(Required action): Work through the entries below and show every line in which "family" is found.
· · · · ·
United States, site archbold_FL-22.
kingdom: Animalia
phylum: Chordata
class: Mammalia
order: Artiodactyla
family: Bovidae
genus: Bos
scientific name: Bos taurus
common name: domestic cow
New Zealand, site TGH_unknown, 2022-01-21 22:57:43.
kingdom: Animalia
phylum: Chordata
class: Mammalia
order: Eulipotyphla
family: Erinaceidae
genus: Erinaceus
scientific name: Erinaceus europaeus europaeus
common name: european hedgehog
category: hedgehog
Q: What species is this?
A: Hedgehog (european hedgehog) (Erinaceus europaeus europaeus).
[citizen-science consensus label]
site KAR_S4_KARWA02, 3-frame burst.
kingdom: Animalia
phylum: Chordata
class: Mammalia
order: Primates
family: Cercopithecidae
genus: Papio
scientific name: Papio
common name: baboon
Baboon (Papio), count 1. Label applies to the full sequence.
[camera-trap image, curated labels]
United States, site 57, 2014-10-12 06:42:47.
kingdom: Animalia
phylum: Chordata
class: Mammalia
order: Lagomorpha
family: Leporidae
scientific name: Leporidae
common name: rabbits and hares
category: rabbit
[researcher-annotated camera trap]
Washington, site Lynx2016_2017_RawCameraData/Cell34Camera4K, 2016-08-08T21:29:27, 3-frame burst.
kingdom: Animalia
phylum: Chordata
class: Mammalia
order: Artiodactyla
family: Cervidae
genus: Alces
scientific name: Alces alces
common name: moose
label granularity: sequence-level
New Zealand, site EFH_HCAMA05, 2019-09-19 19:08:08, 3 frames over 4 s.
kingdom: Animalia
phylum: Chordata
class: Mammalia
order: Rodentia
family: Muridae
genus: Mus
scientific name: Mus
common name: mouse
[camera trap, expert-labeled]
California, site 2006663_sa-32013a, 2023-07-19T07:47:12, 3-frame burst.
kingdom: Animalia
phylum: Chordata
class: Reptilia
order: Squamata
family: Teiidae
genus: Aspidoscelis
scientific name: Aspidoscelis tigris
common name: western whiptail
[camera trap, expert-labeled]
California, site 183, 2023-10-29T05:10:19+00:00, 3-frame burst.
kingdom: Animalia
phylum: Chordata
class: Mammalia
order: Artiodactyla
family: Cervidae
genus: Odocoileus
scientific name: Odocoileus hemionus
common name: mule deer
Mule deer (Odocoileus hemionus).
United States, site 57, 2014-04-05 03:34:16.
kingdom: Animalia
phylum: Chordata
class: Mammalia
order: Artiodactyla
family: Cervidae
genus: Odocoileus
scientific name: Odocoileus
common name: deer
· · · · ·
(Response):
family: Bovidae
family: Erinaceidae
family: Cercopithecidae
family: Leporidae
family: Cervidae
family: Muridae
family: Teiidae
family: Cervidae
family: Cervidae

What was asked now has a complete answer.